• Tempo di Lettura:2Minuti

In arrivo altri 40 milioni di vaccini, di cui 16 entro marzo 2021. Ad annunciarlo è il commissario straordinario per l’attuazione e il coordinamento delle misure occorrenti per il contenimento e contrasto dell’emergenza epidemiologica Covid 19 Domenico Arcuri.

La dichiarazione

Ospite a Domenica In, il commissario sostiene che se AstraZeneca sarà disponibile “senza condizioni particolari, avremo altri 40 milioni di vaccini, 16 milioni nel primo trimestre del 2021 e potremo accelerare la campagna vaccinale, anticipando ad esempio i soggetti fragili tra i 60-70 anni e altre categorie a rischio”.

Le date

Intanto si attendono due date importanti: lunedì 25 gennaio, quando dovrebbero tornare regolari le consegne di Pfizer-BioNTech. E inoltre venerdì 29, quando l’Agenzia europea del farmaco deciderà sul via libera all’antidoto di AstraZeneca.
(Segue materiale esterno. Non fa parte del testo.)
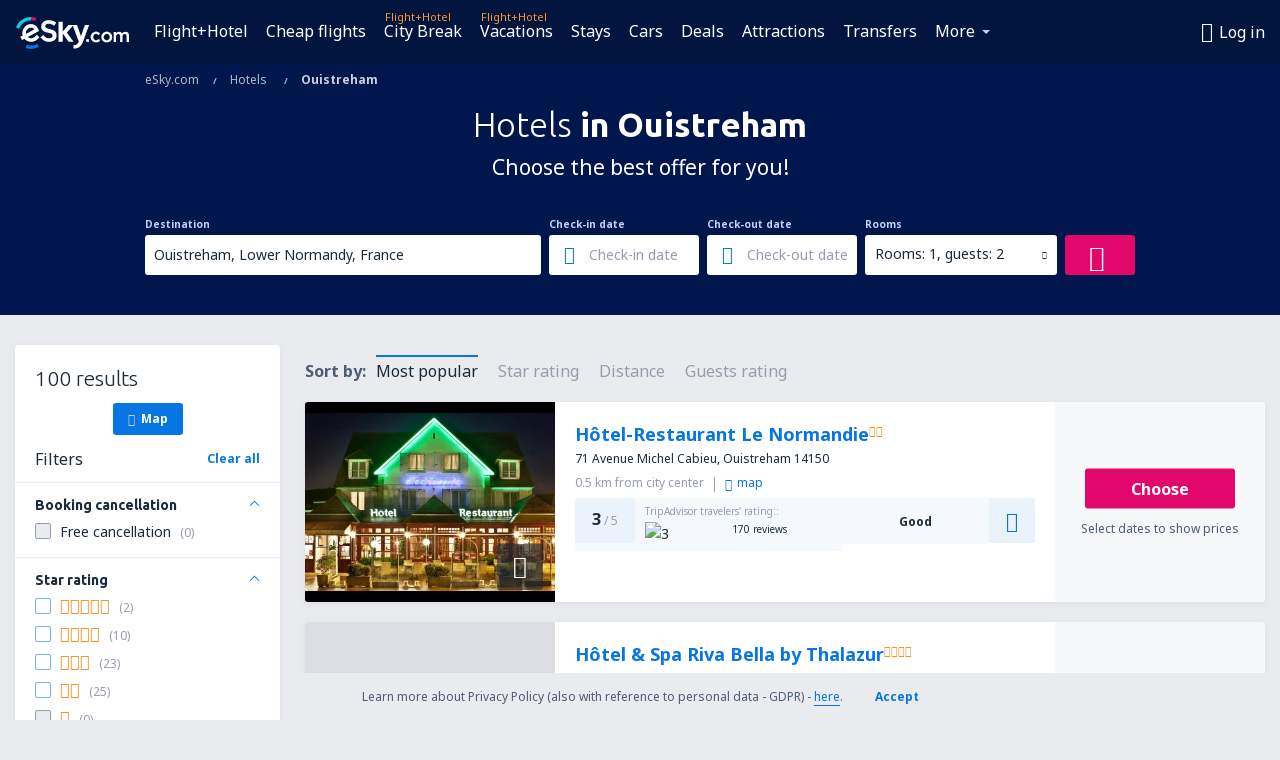

--- FILE ---
content_type: text/html; charset=utf-8
request_url: https://www.google.com/recaptcha/api2/aframe
body_size: 185
content:
<!DOCTYPE HTML><html><head><meta http-equiv="content-type" content="text/html; charset=UTF-8"></head><body><script nonce="k4YTokScZ-_uCY5HQTPxZw">/** Anti-fraud and anti-abuse applications only. See google.com/recaptcha */ try{var clients={'sodar':'https://pagead2.googlesyndication.com/pagead/sodar?'};window.addEventListener("message",function(a){try{if(a.source===window.parent){var b=JSON.parse(a.data);var c=clients[b['id']];if(c){var d=document.createElement('img');d.src=c+b['params']+'&rc='+(localStorage.getItem("rc::a")?sessionStorage.getItem("rc::b"):"");window.document.body.appendChild(d);sessionStorage.setItem("rc::e",parseInt(sessionStorage.getItem("rc::e")||0)+1);localStorage.setItem("rc::h",'1769103179423');}}}catch(b){}});window.parent.postMessage("_grecaptcha_ready", "*");}catch(b){}</script></body></html>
Questo perhè ha costi di sviluppo inferiori e non richiede temperature eccessivamente basse per conservazione e trasporto, ma sono state condotte poche sperimentazioni sugli anziani, quindi il timore è che possa essere autorizzato solo per la popolazione under 55. Intanto lo scenario è reso incerto anche dal rallentamento nelle consegne di Pfizer-BioNTech, che promettono all’Ue di limitare a una settimana il ritardo. All’Italia domani arrivano 397.800 dosi, ma calcolandone 6 per ogni fiala, anziché 5, ben 164.970 in meno di quelle pattuite (-29%). Di fronte al sospetto che quelle mancanti finiscano a Stati del Golfo pronti a pagare di più, Domenico Arcuri evita ogni commento rispondendo così: “Posso fare un sorriso…”.

Speranza

Il ritmo di vaccinazioni aveva reso contenti e orgogliosi personaggi come il ministro della Salute che, appena due giorni fa, aveva pubblicato un pensiero positivo sui social.Un milione di persone vaccinate in Italia. È il primo incoraggiante passo – scriveva il ministro Speranza – di questa maratona decisiva per il futuro di tutti noi. Grazie alle donne e agli uomini del Servizio Sanitario Nazionale che con il loro lavoro straordinario rendono possibile questa impresa”.